= Article =
++++++++++

When I asked Tamar what instrument she wanted to play in the Red Sea Band, she said, with a shy smile, “How about the ‘snare’ drum.” She and I shared a poignant moment of sad relief. Oh what we have had to do to save our souls as women.
How do you respond to Tamar’s story and her icon image?
When have you taken a risk that you felt saved yourself, your soul?
How did God or other people affirm your choice?
Rahab on Trumpet
From her home behind Jericho’s walls Rahab, a harlot, housed and protected the two Israelite spies when they came scouting Jericho and Canaan. She put her life in jeopardy because she believed in their God and trusted them as men, which was hard for her with her troubled background. They promised her protection if she would hang a red cord from her window signifying where she lived when the Israelites surrounded Jericho to topple the walls. As a result of her kindness Joshua and the Israelites spared her life and the lives of her family.
Rahab ended up marrying Salmon, one of the spies, and she became the great great grandmother of David. She is honored in scripture as one of only five women in the genealogy of Jesus in Matthew 1.
Read more of her story in Joshua 2-6, Matthew 1.
It was clear to Rahab which instrument she wanted to play in the Red Sea Band. The trumpet. She may have played it along with the Israelite bugle corps as the walls of Jericho came tumbling down.
How do you respond to Rahab’s story and her icon image?

++++++++++

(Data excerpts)
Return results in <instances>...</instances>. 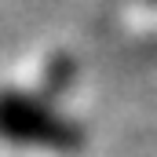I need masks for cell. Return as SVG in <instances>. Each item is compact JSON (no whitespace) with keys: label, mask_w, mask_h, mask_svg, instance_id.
<instances>
[{"label":"cell","mask_w":157,"mask_h":157,"mask_svg":"<svg viewBox=\"0 0 157 157\" xmlns=\"http://www.w3.org/2000/svg\"><path fill=\"white\" fill-rule=\"evenodd\" d=\"M77 66L59 48L0 62V157H77L84 128L70 102Z\"/></svg>","instance_id":"obj_1"}]
</instances>
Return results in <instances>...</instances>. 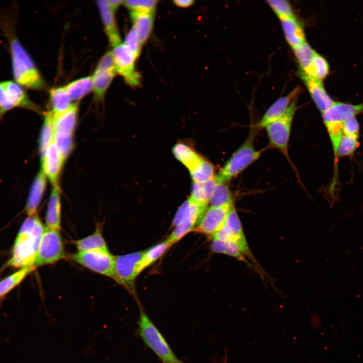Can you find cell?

++++++++++

= Written problem A =
Translate this sentence from the Red Sea Band piece into Spanish: "Rahab ended up marrying Salmon, one of the spies, and she became the great great grandmother of David."
= Written problem B =
Please reproduce everything in the Red Sea Band piece from "Read more of" down to "Rahab’s story and her icon image?".

= Correct answer A =
Rahab terminó casándose con Salmón, uno de los espías, y se convirtió en la tatarabuela de David.

= Correct answer B =
Read more of her story in Joshua 2-6, Matthew 1.
It was clear to Rahab which instrument she wanted to play in the Red Sea Band. The trumpet. She may have played it along with the Israelite bugle corps as the walls of Jericho came tumbling down.
How do you respond to Rahab’s story and her icon image?